But in recent months, Goldman has signaled a partial retreat from those efforts by scrapping plans for a checking account broadly available to the public and mothballing its personal loan business. A popular savings account and a credit card business survive for now.
Last week, the bank disclosed that it had accumulated $3 billion in losses in its consumer banking franchise since 2020, mostly money set aside to cover potential loan losses in its consumer lending businesses. Bank regulators are reportedly looking into whether the consumer business had proper safeguards in place as it grew larger.
The retreat in consumer banking comes as Goldman tries to refocus on its roots: advising corporations on deals, investing, and trading, and servicing the well-to-do. The firm's revenue from investment banking, trading, and wealth management made up two-thirds of total revenue last year.

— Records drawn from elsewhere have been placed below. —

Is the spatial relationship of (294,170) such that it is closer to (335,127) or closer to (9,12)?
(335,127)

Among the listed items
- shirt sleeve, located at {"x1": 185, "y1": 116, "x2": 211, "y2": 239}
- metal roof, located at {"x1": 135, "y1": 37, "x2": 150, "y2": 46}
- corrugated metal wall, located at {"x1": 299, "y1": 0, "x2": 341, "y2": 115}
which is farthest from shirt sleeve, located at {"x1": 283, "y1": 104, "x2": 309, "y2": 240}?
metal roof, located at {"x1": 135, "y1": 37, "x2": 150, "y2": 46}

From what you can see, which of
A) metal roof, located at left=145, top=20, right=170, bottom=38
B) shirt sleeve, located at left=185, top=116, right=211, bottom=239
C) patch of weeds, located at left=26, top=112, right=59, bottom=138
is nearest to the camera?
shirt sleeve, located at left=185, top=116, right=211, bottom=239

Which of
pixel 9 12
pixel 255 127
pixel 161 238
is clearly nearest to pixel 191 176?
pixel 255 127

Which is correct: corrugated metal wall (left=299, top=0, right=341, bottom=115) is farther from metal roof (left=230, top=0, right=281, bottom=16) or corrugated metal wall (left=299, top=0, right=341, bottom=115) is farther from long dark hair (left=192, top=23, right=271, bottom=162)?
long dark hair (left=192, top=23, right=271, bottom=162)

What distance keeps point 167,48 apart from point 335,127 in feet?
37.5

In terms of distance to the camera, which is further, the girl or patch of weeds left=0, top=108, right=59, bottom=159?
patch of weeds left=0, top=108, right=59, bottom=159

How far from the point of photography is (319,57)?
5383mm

"I think it became clear to us early in 2022 that we were doing too much, it was affecting our execution," said David Solomon, Goldman's chairman, and CEO, in a call with analysts when the bank reported its results earlier this month.
Goldman's push into consumer banking was one of the biggest changes in the firm's 154-year history. The investment bank had to legally convert itself into a bank holding company in 2008 during the financial crisis to get access to the Federal Reserve's emergency funding operations. That led to jokes within the industry that the Wall Street titan Goldman Sachs was going to issue something as commonplace as an ATM card.
The jokes became a reality when Goldman bought the assets of GE Capital and launched its online-only savings account providing an above-market interest rate. The savings account became an unexpected hit for Goldman, with waiting lists forming after its initial launch both in the U.S. and later in the U.K.